Mécanismes nationaux : pour un fort soutien politique

À l’occasion de la 4e session du colloque international sur le genre et l’égalité « Du dire au faire », qui se tenait à Québec le vendredi 12 septembre, la salle s’est penchée sur la question de la pertinence des mécanismes nationaux pour l’égalité. De vifs débats ont été suscités alors que se fait le compte des moyens envisagés afin de mieux cibler les stratégies d’action.

Qu’est-ce qui est attendu des organismes, comités, observatoires et autres organisations politiques pour l’égalité ? Quelles stratégies pourrait-on utiliser pour augmenter le financement et se faire entendre ? Telles sont quelques-unes des questions abordées hier par une salle comble et par moments agitée. Fatou Sarr Sow, professeure à l’Institut fondamental d’Afrique noire et à l’Université Cheikh Anta Diop de Dakar, au Sénégal, a présenté le point de vue scientifique de l’affaire. Selon elle, tout se résume à trois questions de base : « Quelles sont les difficultés des organismes ? Y a-t-il des alternatives ? Comment faire mieux ? »
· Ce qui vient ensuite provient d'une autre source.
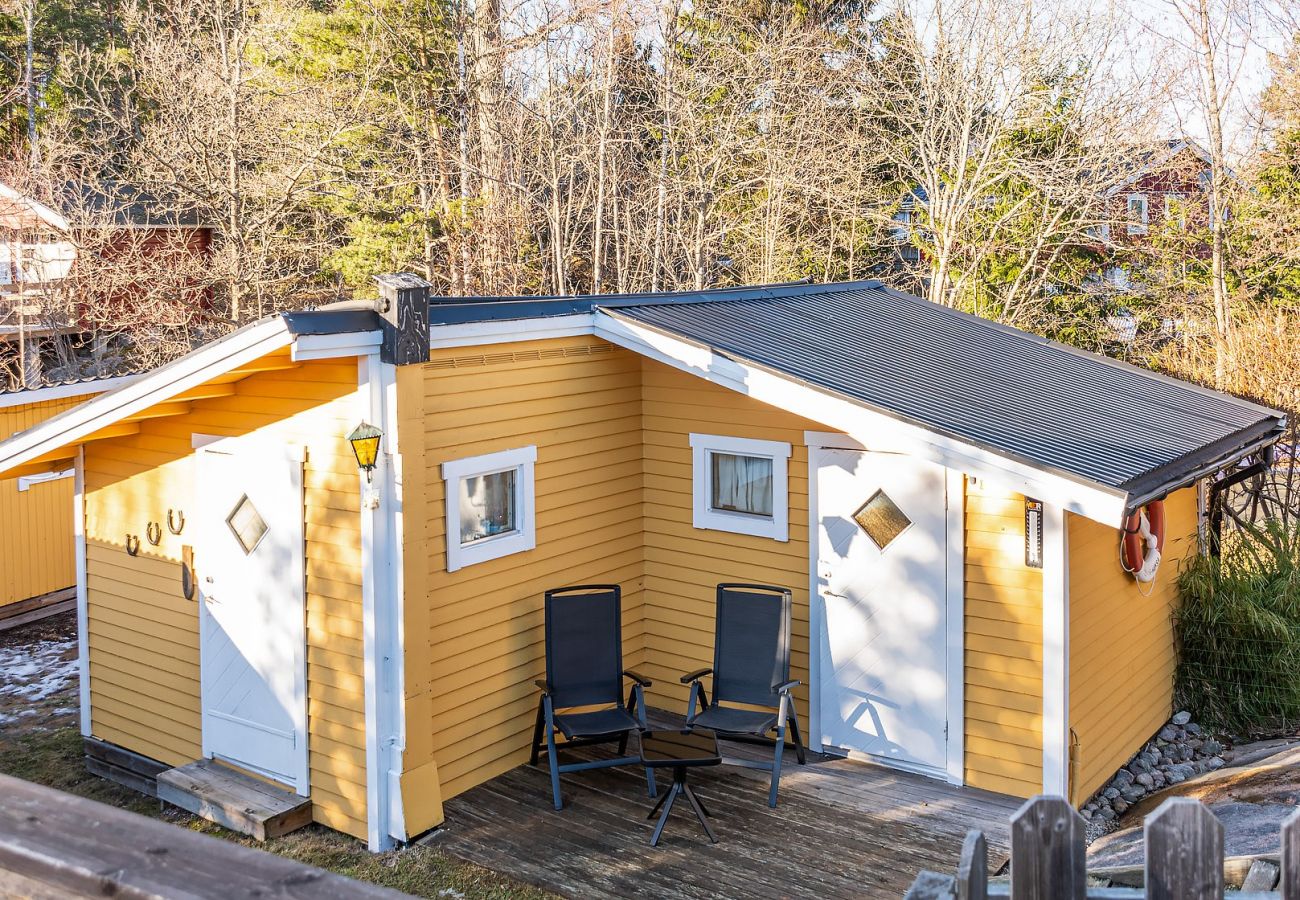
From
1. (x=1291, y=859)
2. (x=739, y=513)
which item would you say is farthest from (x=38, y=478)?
(x=1291, y=859)

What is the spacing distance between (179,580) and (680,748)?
3.32 m

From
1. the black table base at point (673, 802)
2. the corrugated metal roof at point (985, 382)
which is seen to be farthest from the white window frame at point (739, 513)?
the black table base at point (673, 802)

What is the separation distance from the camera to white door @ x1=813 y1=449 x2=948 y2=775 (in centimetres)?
664

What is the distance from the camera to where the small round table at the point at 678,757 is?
600 centimetres

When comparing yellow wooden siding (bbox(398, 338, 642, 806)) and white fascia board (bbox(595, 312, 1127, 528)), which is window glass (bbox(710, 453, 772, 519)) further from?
white fascia board (bbox(595, 312, 1127, 528))

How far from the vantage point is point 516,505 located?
6.95m

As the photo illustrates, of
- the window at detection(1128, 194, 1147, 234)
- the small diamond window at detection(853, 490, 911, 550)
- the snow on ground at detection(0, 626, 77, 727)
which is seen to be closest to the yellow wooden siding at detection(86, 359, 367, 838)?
the snow on ground at detection(0, 626, 77, 727)

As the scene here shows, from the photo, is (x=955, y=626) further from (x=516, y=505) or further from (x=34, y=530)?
(x=34, y=530)

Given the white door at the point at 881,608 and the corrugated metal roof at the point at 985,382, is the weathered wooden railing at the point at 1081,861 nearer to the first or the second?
the corrugated metal roof at the point at 985,382

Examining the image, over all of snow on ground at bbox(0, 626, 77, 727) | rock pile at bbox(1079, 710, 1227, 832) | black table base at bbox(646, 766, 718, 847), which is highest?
black table base at bbox(646, 766, 718, 847)

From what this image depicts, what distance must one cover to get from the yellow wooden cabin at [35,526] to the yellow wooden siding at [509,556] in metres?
5.94

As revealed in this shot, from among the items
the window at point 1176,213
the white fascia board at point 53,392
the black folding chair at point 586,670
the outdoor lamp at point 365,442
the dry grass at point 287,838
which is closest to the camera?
the dry grass at point 287,838

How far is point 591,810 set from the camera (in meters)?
6.38

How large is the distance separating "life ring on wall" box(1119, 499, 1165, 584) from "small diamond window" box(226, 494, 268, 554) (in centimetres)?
524
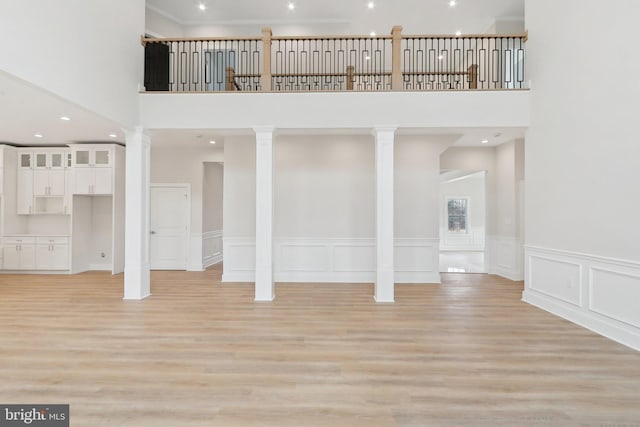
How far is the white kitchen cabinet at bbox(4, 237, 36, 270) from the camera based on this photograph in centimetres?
762

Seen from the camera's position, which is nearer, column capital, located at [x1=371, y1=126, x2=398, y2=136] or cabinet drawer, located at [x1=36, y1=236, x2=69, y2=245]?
column capital, located at [x1=371, y1=126, x2=398, y2=136]

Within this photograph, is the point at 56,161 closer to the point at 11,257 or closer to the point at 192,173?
the point at 11,257

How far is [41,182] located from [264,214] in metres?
5.95

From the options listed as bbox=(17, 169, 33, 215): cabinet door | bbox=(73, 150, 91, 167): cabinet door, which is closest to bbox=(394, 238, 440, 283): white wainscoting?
bbox=(73, 150, 91, 167): cabinet door

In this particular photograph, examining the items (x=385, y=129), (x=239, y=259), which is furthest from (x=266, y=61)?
(x=239, y=259)

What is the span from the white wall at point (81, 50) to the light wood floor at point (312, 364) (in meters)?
2.89

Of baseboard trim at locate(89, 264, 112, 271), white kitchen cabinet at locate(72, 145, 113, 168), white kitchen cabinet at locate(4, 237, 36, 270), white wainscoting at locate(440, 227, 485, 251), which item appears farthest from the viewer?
white wainscoting at locate(440, 227, 485, 251)

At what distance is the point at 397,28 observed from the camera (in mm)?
5566

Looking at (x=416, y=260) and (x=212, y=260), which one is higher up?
(x=416, y=260)

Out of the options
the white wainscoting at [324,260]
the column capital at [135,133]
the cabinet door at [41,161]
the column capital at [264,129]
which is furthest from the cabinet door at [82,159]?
the white wainscoting at [324,260]

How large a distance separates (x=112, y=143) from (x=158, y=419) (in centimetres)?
697

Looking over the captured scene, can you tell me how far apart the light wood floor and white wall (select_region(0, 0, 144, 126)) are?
2.89 metres

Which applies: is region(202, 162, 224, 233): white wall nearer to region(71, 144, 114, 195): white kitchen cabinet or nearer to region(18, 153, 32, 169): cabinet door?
region(71, 144, 114, 195): white kitchen cabinet

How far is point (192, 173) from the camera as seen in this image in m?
8.38
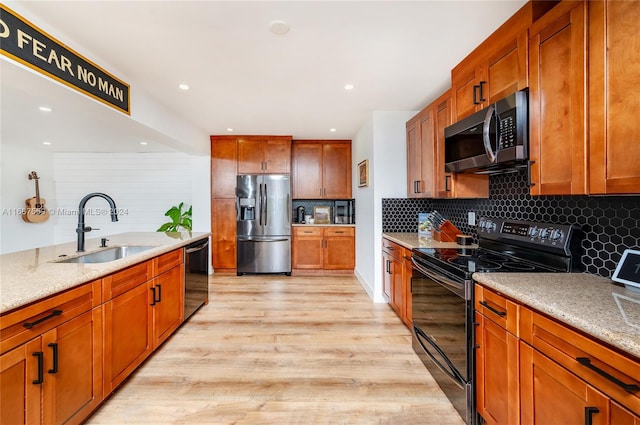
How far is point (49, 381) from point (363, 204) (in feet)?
11.9

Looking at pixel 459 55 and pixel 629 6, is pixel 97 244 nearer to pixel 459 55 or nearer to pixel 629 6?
pixel 459 55

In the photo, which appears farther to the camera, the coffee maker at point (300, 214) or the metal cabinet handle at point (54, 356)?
the coffee maker at point (300, 214)

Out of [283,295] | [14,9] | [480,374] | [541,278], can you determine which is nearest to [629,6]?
[541,278]

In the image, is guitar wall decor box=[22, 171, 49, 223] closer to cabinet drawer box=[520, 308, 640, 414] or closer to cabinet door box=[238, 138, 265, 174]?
cabinet door box=[238, 138, 265, 174]

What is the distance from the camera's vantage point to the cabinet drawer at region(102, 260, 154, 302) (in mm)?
1689

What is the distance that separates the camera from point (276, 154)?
16.3ft

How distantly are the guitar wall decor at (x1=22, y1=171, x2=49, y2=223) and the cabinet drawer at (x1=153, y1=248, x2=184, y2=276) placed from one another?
4.73 metres

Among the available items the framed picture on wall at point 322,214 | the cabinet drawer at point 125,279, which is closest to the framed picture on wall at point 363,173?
the framed picture on wall at point 322,214

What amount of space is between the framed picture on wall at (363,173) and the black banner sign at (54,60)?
283 cm

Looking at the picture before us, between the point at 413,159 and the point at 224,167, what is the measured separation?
10.5 feet

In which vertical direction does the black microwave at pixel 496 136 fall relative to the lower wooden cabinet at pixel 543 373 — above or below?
above

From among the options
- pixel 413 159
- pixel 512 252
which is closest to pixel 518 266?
pixel 512 252

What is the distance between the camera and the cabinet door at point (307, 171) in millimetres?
5266

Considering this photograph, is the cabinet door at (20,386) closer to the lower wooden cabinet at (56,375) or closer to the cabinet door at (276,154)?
the lower wooden cabinet at (56,375)
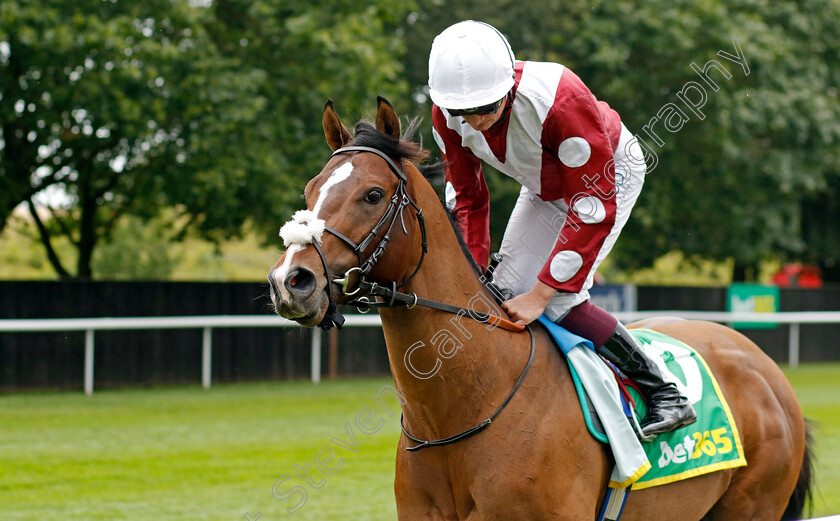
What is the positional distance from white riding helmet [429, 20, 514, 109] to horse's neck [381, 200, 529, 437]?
0.39 m

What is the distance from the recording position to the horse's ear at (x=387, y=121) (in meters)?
2.31

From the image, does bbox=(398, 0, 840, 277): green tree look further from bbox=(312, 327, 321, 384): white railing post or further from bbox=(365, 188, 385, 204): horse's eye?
bbox=(365, 188, 385, 204): horse's eye

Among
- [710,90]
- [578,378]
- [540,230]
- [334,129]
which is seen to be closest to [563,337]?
[578,378]

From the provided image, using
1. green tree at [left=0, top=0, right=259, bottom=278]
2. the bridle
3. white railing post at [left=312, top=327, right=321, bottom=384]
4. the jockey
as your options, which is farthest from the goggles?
white railing post at [left=312, top=327, right=321, bottom=384]

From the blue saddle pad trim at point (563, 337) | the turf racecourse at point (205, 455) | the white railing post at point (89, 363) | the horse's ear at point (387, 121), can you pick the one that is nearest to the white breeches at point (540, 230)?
the blue saddle pad trim at point (563, 337)

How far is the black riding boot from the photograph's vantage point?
278cm

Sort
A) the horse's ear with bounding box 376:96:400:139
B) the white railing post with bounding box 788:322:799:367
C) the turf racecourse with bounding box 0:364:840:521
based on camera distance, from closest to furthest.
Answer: the horse's ear with bounding box 376:96:400:139 → the turf racecourse with bounding box 0:364:840:521 → the white railing post with bounding box 788:322:799:367

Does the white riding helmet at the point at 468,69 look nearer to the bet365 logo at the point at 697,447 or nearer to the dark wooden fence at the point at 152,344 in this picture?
the bet365 logo at the point at 697,447

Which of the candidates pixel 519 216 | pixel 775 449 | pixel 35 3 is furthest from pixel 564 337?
pixel 35 3

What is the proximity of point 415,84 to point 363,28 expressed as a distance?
9.33ft

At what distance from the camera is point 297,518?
16.0 ft

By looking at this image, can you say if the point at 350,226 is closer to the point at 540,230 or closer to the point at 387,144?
the point at 387,144

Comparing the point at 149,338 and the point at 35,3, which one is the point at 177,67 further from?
the point at 149,338

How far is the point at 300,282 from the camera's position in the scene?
2014 mm
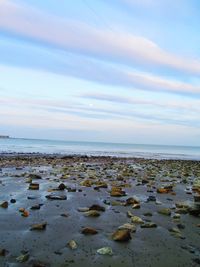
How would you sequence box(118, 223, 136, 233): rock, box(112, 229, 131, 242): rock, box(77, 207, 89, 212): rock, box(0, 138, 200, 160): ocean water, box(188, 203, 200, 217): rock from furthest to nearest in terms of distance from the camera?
1. box(0, 138, 200, 160): ocean water
2. box(188, 203, 200, 217): rock
3. box(77, 207, 89, 212): rock
4. box(118, 223, 136, 233): rock
5. box(112, 229, 131, 242): rock

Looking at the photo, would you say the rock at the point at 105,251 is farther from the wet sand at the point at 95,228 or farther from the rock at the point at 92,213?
the rock at the point at 92,213

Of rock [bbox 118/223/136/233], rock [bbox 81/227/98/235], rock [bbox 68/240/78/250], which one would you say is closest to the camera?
rock [bbox 68/240/78/250]

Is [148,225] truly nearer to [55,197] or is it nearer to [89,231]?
[89,231]

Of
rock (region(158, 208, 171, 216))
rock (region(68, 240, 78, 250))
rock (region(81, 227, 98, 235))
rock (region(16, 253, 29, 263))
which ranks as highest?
rock (region(158, 208, 171, 216))

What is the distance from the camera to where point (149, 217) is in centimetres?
848

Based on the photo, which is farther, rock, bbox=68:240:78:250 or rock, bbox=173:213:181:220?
rock, bbox=173:213:181:220

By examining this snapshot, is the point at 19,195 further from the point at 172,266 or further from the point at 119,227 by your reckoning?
the point at 172,266

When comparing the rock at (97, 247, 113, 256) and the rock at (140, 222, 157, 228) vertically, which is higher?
the rock at (140, 222, 157, 228)

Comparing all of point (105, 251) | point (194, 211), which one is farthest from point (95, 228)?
point (194, 211)

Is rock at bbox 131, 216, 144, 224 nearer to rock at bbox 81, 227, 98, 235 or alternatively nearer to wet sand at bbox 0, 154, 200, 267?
wet sand at bbox 0, 154, 200, 267

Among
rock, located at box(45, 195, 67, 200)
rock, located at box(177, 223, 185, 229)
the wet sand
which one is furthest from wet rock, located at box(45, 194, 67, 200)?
rock, located at box(177, 223, 185, 229)

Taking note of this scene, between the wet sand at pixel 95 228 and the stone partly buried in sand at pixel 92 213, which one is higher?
the stone partly buried in sand at pixel 92 213

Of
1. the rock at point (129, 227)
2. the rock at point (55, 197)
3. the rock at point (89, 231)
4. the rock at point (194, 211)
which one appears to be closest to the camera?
the rock at point (89, 231)

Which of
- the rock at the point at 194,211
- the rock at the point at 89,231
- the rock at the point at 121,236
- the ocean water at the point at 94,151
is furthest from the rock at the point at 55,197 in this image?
the ocean water at the point at 94,151
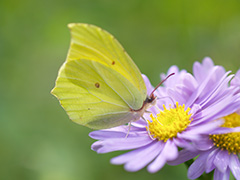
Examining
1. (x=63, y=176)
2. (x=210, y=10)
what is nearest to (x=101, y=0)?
(x=210, y=10)

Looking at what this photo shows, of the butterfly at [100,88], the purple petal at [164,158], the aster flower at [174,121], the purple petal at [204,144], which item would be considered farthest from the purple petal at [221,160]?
the butterfly at [100,88]

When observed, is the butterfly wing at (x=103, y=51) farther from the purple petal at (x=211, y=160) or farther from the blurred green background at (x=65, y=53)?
the blurred green background at (x=65, y=53)

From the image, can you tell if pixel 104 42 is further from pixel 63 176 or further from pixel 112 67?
pixel 63 176

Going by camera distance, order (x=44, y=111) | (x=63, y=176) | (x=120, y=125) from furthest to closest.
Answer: (x=44, y=111) → (x=63, y=176) → (x=120, y=125)

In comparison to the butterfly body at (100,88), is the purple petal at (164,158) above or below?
below

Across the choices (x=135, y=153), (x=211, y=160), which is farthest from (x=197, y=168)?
(x=135, y=153)

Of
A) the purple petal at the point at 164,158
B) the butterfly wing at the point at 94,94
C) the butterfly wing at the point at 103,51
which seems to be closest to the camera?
the purple petal at the point at 164,158

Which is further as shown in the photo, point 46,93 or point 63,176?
point 46,93
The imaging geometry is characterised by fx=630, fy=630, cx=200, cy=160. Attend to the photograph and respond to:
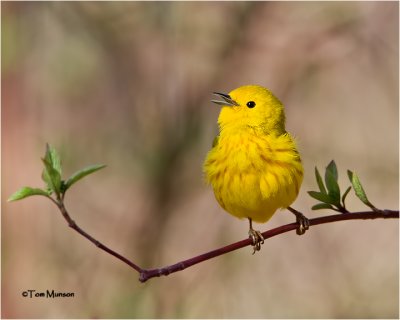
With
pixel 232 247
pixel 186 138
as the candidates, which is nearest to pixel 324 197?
→ pixel 232 247

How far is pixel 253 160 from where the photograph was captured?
2.88 metres

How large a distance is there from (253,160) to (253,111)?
0.29 metres

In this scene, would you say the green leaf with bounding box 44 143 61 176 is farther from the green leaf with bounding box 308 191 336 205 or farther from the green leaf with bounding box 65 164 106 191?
the green leaf with bounding box 308 191 336 205

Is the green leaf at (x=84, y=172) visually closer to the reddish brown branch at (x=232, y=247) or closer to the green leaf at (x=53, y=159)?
the green leaf at (x=53, y=159)

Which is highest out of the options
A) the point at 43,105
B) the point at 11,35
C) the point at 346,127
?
the point at 11,35

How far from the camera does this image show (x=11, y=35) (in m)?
4.88

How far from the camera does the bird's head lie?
303 centimetres

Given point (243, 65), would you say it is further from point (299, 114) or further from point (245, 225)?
point (245, 225)

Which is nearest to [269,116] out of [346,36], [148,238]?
[148,238]

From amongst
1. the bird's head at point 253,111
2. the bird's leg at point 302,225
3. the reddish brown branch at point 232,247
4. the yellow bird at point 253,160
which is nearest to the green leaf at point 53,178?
the reddish brown branch at point 232,247

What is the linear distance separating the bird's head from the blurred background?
222 cm

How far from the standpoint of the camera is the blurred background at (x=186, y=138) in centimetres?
511

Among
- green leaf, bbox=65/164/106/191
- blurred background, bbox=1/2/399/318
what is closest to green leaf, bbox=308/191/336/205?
green leaf, bbox=65/164/106/191

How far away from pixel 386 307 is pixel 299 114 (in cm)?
198
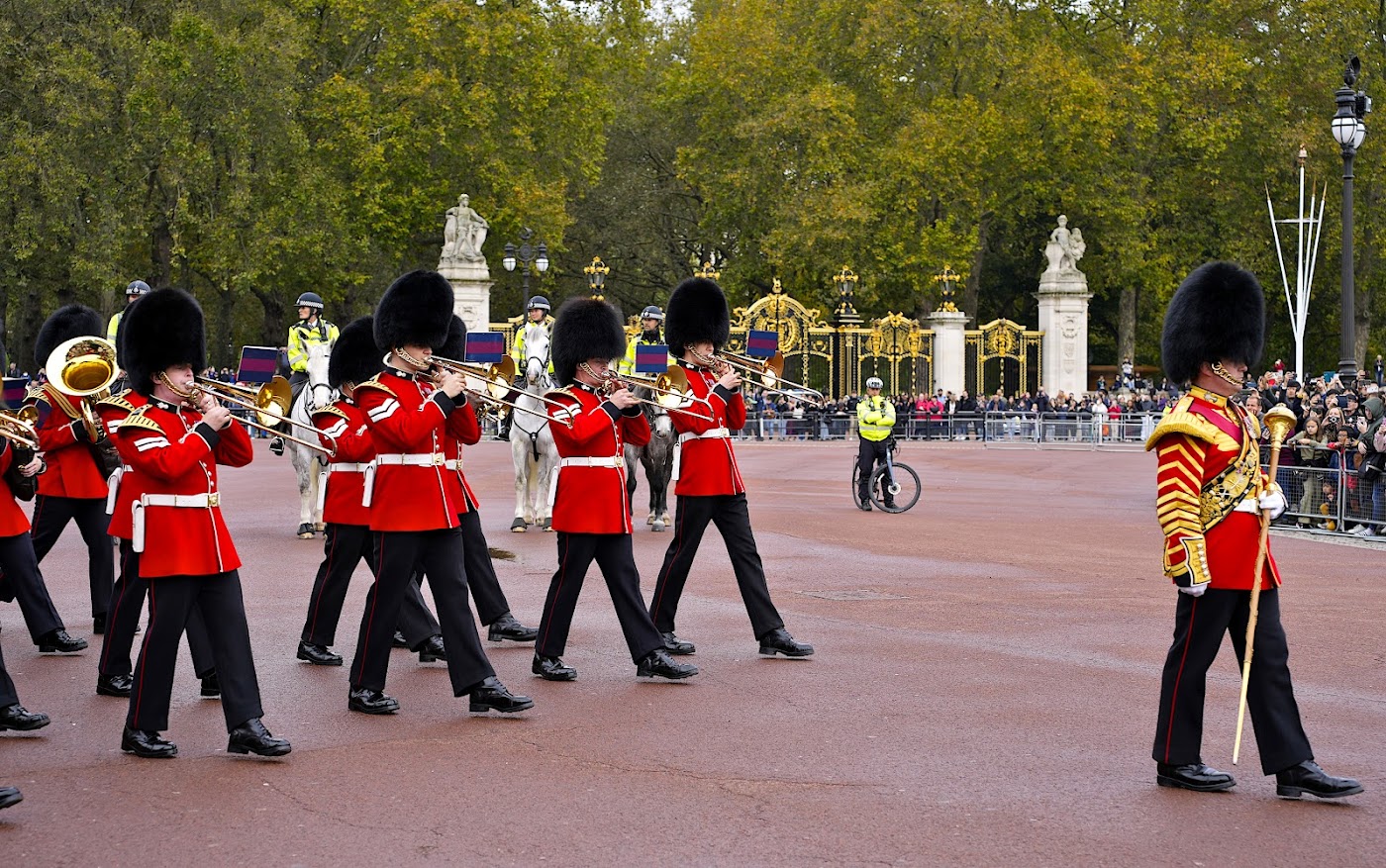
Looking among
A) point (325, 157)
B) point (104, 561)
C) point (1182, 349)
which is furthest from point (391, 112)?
point (1182, 349)

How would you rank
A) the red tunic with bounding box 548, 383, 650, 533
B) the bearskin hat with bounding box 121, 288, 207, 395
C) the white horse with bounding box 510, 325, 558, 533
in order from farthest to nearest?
the white horse with bounding box 510, 325, 558, 533 → the red tunic with bounding box 548, 383, 650, 533 → the bearskin hat with bounding box 121, 288, 207, 395

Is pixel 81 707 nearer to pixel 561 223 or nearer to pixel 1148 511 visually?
pixel 1148 511

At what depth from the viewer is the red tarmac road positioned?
218 inches

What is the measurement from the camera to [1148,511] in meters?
19.1

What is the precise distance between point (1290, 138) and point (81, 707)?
41379mm

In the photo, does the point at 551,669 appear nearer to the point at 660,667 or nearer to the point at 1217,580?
the point at 660,667

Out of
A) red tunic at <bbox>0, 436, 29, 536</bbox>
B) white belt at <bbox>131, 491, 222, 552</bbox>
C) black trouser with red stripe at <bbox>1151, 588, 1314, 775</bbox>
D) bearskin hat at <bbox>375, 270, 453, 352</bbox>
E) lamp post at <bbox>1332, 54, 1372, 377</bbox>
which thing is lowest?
black trouser with red stripe at <bbox>1151, 588, 1314, 775</bbox>

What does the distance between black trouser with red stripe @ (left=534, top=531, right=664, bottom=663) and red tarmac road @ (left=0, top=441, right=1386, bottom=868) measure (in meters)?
0.22

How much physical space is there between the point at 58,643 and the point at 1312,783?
19.7 ft

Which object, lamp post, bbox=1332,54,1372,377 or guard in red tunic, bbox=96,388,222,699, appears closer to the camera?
guard in red tunic, bbox=96,388,222,699

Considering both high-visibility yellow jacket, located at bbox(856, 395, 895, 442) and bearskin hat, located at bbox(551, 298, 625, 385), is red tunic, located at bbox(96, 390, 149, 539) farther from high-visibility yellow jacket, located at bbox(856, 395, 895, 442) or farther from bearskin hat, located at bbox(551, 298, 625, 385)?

« Il est important d’avancer les portées et les limites des mécanismes nationaux, » estime-t-elle. Le problème le plus pressant concerne leur autonomie. Ils doivent devenir des ministères opérationnels, et ils ne peuvent le devenir sans un élément crucial : la stabilité. « Au Sénégal, par exemple, depuis les années 2000, on a noté au moins 20 changements au sein d’un même mécanisme social. C’est énorme », confirme-t-elle.
Le manque d’expertise chez les responsables de ces mécanismes est un autre problème. Elle ajoute : « Sans compétence, sans expertise, ces personnes ne peuvent rien faire. Elles exercent une position sans influence. »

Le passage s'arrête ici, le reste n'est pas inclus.